Summer Is Here– Keep Your Roof In Mind!
Vacation season is coming in hot, and homeowners everywhere are dusting off their grills and turning up their air conditioners. This time of year, roofs are the last thing on most people’s mind. However, there are special considerations homeowners must take in mind during the hotter months for proper summer roof care.
From surface shingles right down to the substructure of the roof, the summer heat has far-reaching effects on house-toppers everywhere. If you’re one of the 80% of Americans with an asphalt roof, the heat will have an especially potent effect. What’s more, in humid climates like Maryland, the additional moisture in the air will play a role in your roof’s health.
Not to worry! The issues warm weather creates for roofs are easy to identify, and for most there’s no need to check more than once or twice in a season. With a little bit of education, you can ensure your roof is handling the heat and get right back to grilling in the yard.
Summer Roof Care Basics: What to look out for
The signs of heat related roof issues vary widely depending on what kind of existing damage is present. To be safe, it’s best to do a cursory check of every component to ensure your roof’s overall health.
When asphalt shingles are new, they’re quite flexible. Over time, however, shingles tend to lose their pliability and become brittle, like a stale chip. This effect is accelerated in the hotter months, with the sun baking moisture out of asphalt shingles more quickly.
####
▶ [EXERCISES]
- 1) Condense the paragraph of the roof care article that begins "From surface shingles right down" into two short sentences, keeping its main facts.
- 2) Extract the passage of the roof care article starting at "Not to worry!" and ending at "in the yard.".
- 3) According to the roof care article, what percentage of Americans have an asphalt roof?

▶ [DATASET CONTENT]
####
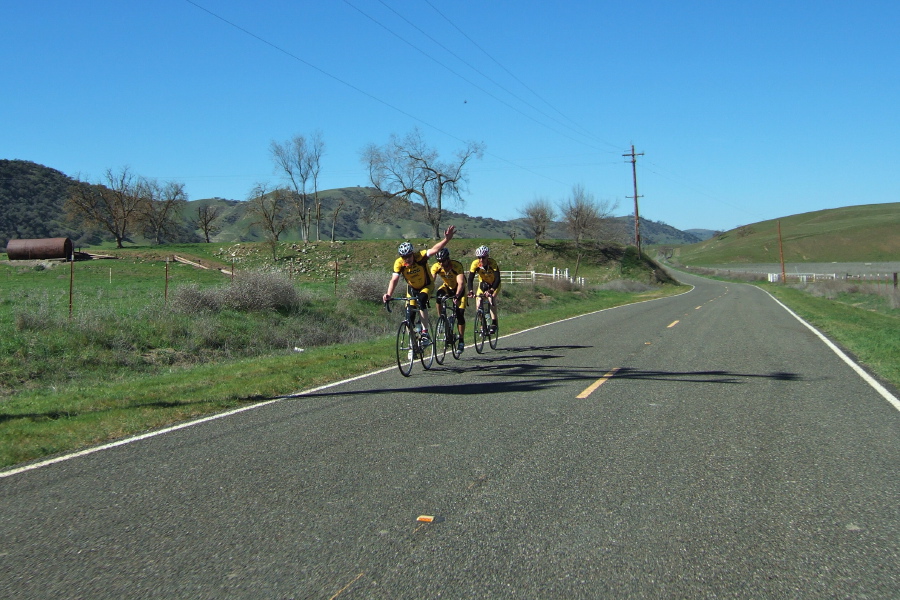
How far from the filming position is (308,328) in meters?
21.5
####
▶ [SOLUTIONS TO THE TASKS]
- 1) Summer heat affects a roof from its surface shingles down to its substructure, especially for the 80% of Americans with asphalt roofs. In humid climates like Maryland, extra moisture in the air also affects a roof's health.

- 2)
Not to worry! The issues warm weather creates for roofs are easy to identify, and for most there’s no need to check more than once or twice in a season. With a little bit of education, you can ensure your roof is handling the heat and get right back to grilling in the yard.

- 3) 80%